井上十吉という人物
井上十吉は、9歳の留学生としてイートン・カレッジ、ハロウ・スクールと共に英国三大パブリック・スクールの一つとして有名なラグビー・スクールに入学しました。
後の英国政治家のオースチン・チェンバレンはこの時の級友でした。
ラグビー・スクールにおける十吉の成績はすばらしく、各科目の点数は平均98点で、そのために同級生からねたまれ、ふとんむしにあい、年長の桜井錠ニに助けられたこともあったそうです。
毎年優等生に与えられる校長署名入りの書籍を受け、数学においては特に頭角をあらわし、奨学金を与えられていました。

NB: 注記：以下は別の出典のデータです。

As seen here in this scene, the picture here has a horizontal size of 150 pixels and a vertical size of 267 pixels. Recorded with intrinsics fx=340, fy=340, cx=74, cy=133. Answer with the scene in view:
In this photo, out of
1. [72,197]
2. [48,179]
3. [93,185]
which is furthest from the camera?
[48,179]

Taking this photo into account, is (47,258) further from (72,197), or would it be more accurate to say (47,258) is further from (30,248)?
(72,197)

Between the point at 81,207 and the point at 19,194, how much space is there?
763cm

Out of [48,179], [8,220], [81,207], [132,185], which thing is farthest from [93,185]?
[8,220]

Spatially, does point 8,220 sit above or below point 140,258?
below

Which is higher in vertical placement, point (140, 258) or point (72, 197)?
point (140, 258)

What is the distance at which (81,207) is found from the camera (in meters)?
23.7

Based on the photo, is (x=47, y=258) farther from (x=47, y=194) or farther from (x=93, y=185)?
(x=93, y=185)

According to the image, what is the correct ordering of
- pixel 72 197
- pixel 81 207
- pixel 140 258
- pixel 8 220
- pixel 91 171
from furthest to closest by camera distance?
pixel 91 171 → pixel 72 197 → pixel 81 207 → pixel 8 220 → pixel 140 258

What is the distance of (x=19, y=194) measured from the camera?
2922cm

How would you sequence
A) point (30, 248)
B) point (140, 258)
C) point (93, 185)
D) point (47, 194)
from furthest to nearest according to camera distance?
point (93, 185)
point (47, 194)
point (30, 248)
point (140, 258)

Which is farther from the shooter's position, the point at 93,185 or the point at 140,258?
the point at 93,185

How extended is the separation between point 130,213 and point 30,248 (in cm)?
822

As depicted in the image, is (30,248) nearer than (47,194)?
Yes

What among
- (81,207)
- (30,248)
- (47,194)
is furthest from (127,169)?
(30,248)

この奨学金を受けたのは日本人では菊池大麓と井上十吉のみであったと言われています。
当時の十吉の勉強ぶりは、後の彼の代表的著作の一つである『井上和英大辞典』(大正10年)の序文にある次のラテン語辞典の暗記を企てた一節からも、十分に想像することができます。
平田禿木もその御長女竹沢啓一郎夫人の回想によれば、
「父は常にイギリス時代はよかった。あのような生活は日本では残念ながらできない」
・・・と歎息していたそうです。
アングロサクソン文明の絶頂期のイギリスにおいてその生涯におけるもっとも人間形成の時代をすごした井上十吉にとっては、この同僚間の盗難事件はとうてい堪えることのできない大きなショックであったにちがいないでしょう。
とにかく、石川遼 英語などなかった時代に、井上十吉が鉱山技師を断念したことは日本の英学にとっては大きな利益でした。
「同氏が若し鉱山技師として一生を送ったならば、それこそ其の得意の英文を充分に発揮する機会も無かったであろう」
・・・と磯辺弥一郎も言っています。